*PROVIDED ENTRIES:*
┄┄┄┄┄┄┄┄┄┄┄┄┄┄┄┄┄┄┄┄

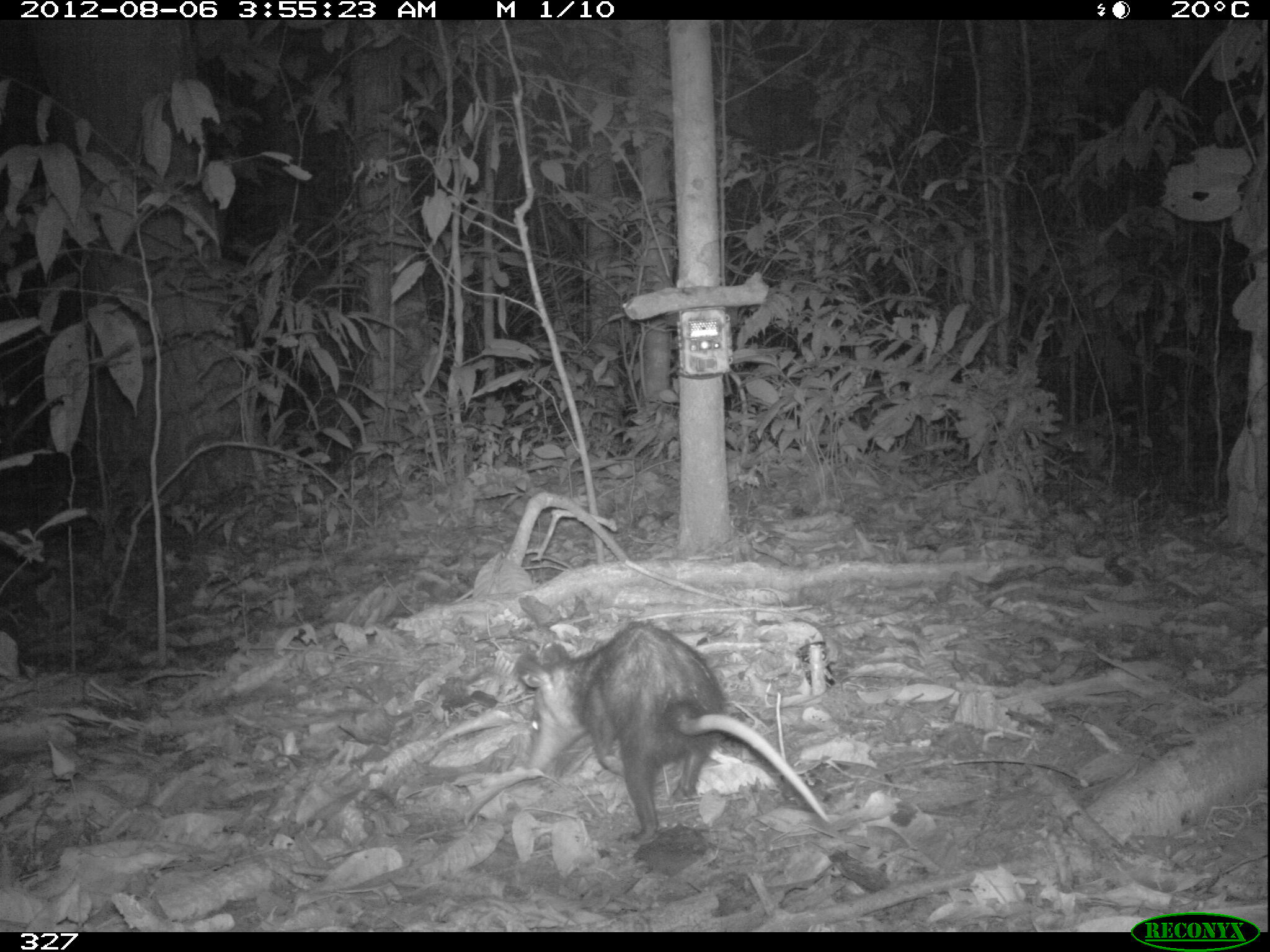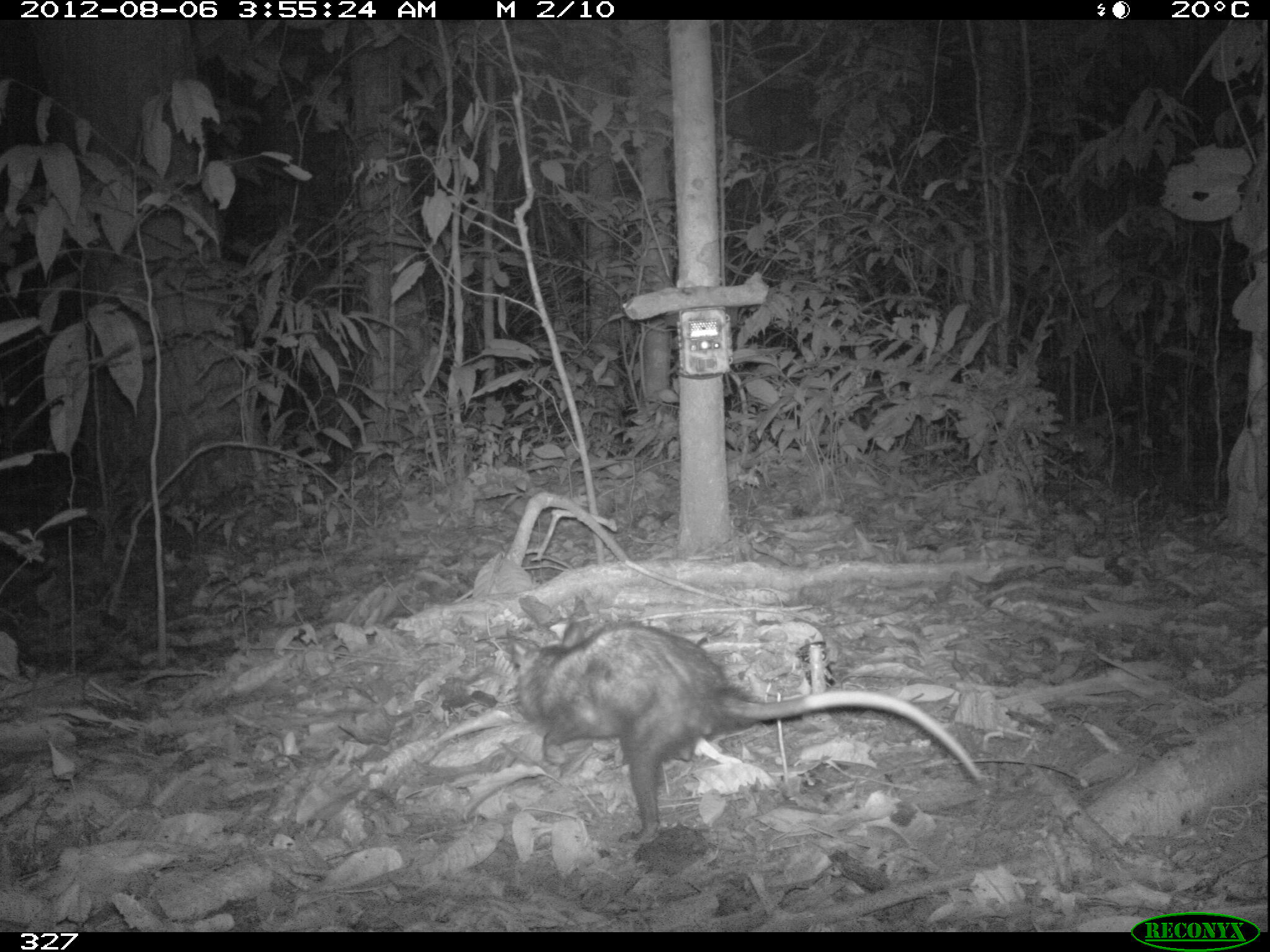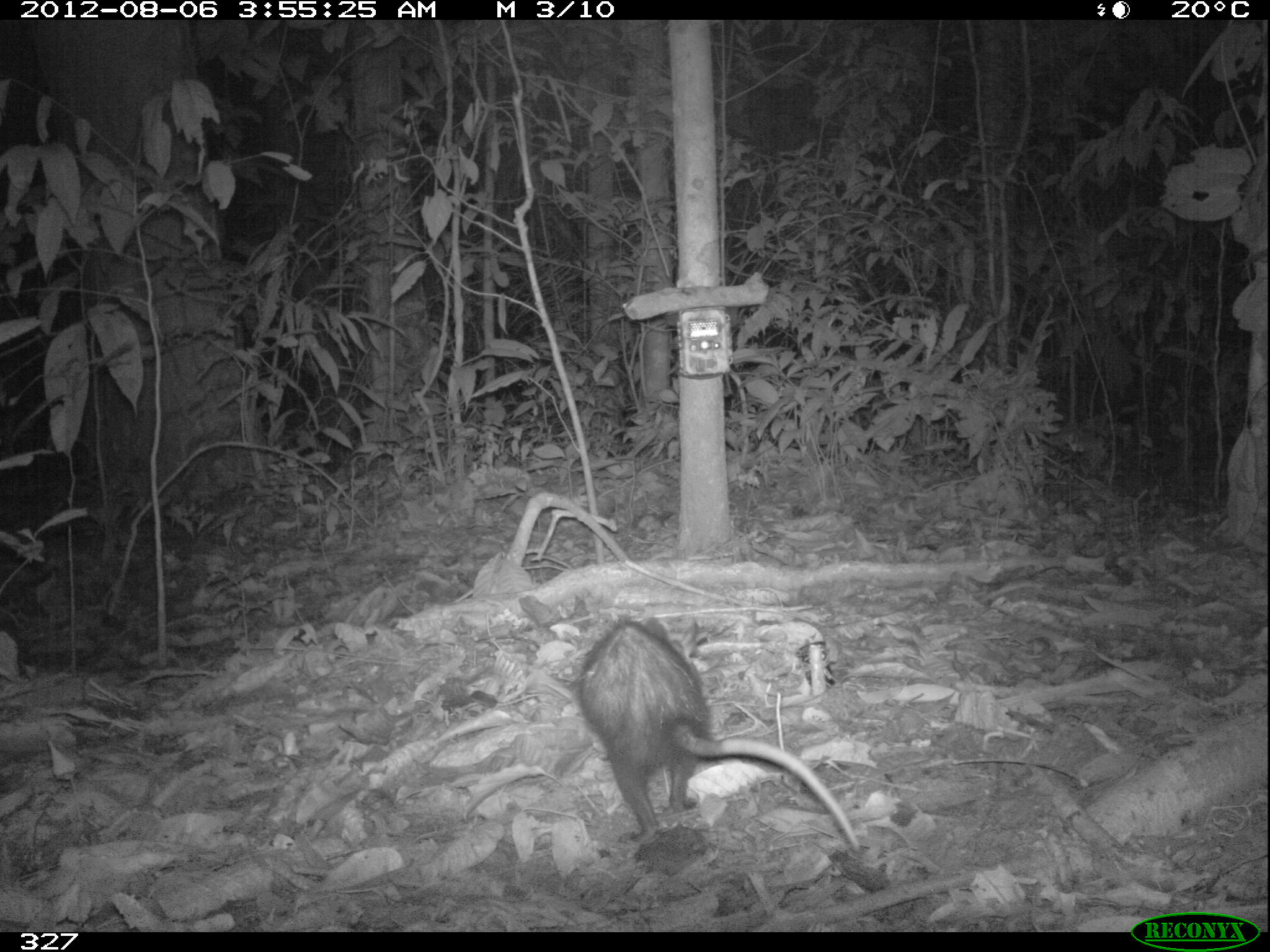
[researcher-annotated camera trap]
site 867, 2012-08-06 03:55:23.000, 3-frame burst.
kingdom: Animalia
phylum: Chordata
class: Mammalia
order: Didelphimorphia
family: Didelphidae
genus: Didelphis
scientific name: Didelphis marsupialis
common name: southern opossum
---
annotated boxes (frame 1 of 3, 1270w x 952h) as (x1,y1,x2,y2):
didelphis marsupialis: (517,623,828,842)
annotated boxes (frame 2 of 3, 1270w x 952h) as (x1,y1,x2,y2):
didelphis marsupialis: (504,619,981,844)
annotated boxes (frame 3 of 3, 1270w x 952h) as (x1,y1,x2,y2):
didelphis marsupialis: (573,613,858,846)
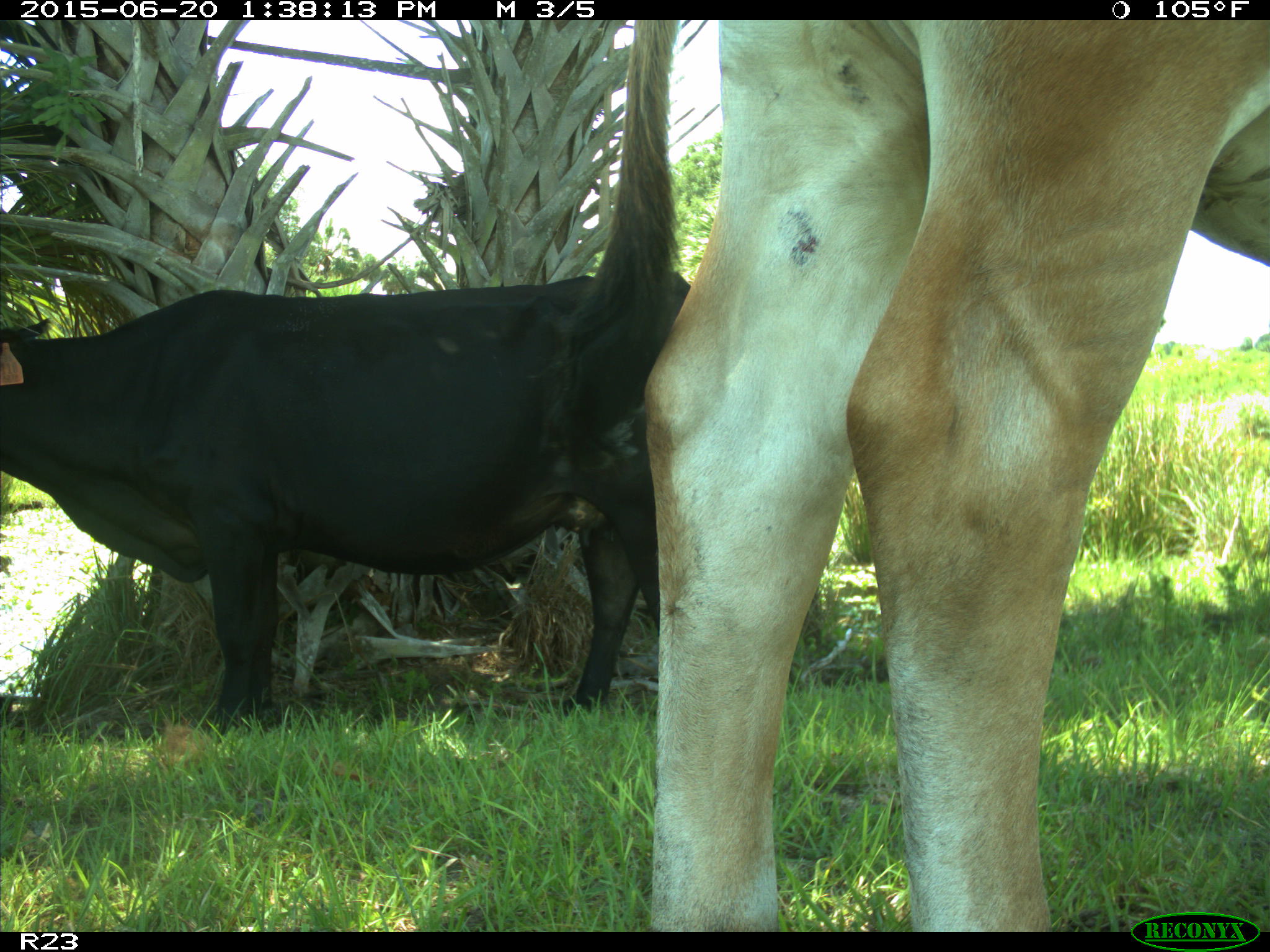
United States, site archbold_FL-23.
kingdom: Animalia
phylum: Chordata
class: Mammalia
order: Artiodactyla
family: Bovidae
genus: Bos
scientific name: Bos taurus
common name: domestic cow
Bos taurus (domestic cow).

┄┄┄┄┄┄┄┄┄┄┄┄┄┄┄┄┄┄┄┄

*WHAT NEEDS TO BE DONE:* Once the pictures are set aside, repeat the data above exactly.

*OUTPUT BELOW:*
[researcher-annotated camera trap]
site 867, 2012-08-06 03:55:23.000, 3-frame burst.
kingdom: Animalia
phylum: Chordata
class: Mammalia
order: Didelphimorphia
family: Didelphidae
genus: Didelphis
scientific name: Didelphis marsupialis
common name: southern opossum
---
annotated boxes (frame 1 of 3, 1270w x 952h) as (x1,y1,x2,y2):
didelphis marsupialis: (517,623,828,842)
annotated boxes (frame 2 of 3, 1270w x 952h) as (x1,y1,x2,y2):
didelphis marsupialis: (504,619,981,844)
annotated boxes (frame 3 of 3, 1270w x 952h) as (x1,y1,x2,y2):
didelphis marsupialis: (573,613,858,846)
United States, site archbold_FL-23.
kingdom: Animalia
phylum: Chordata
class: Mammalia
order: Artiodactyla
family: Bovidae
genus: Bos
scientific name: Bos taurus
common name: domestic cow
Bos taurus (domestic cow).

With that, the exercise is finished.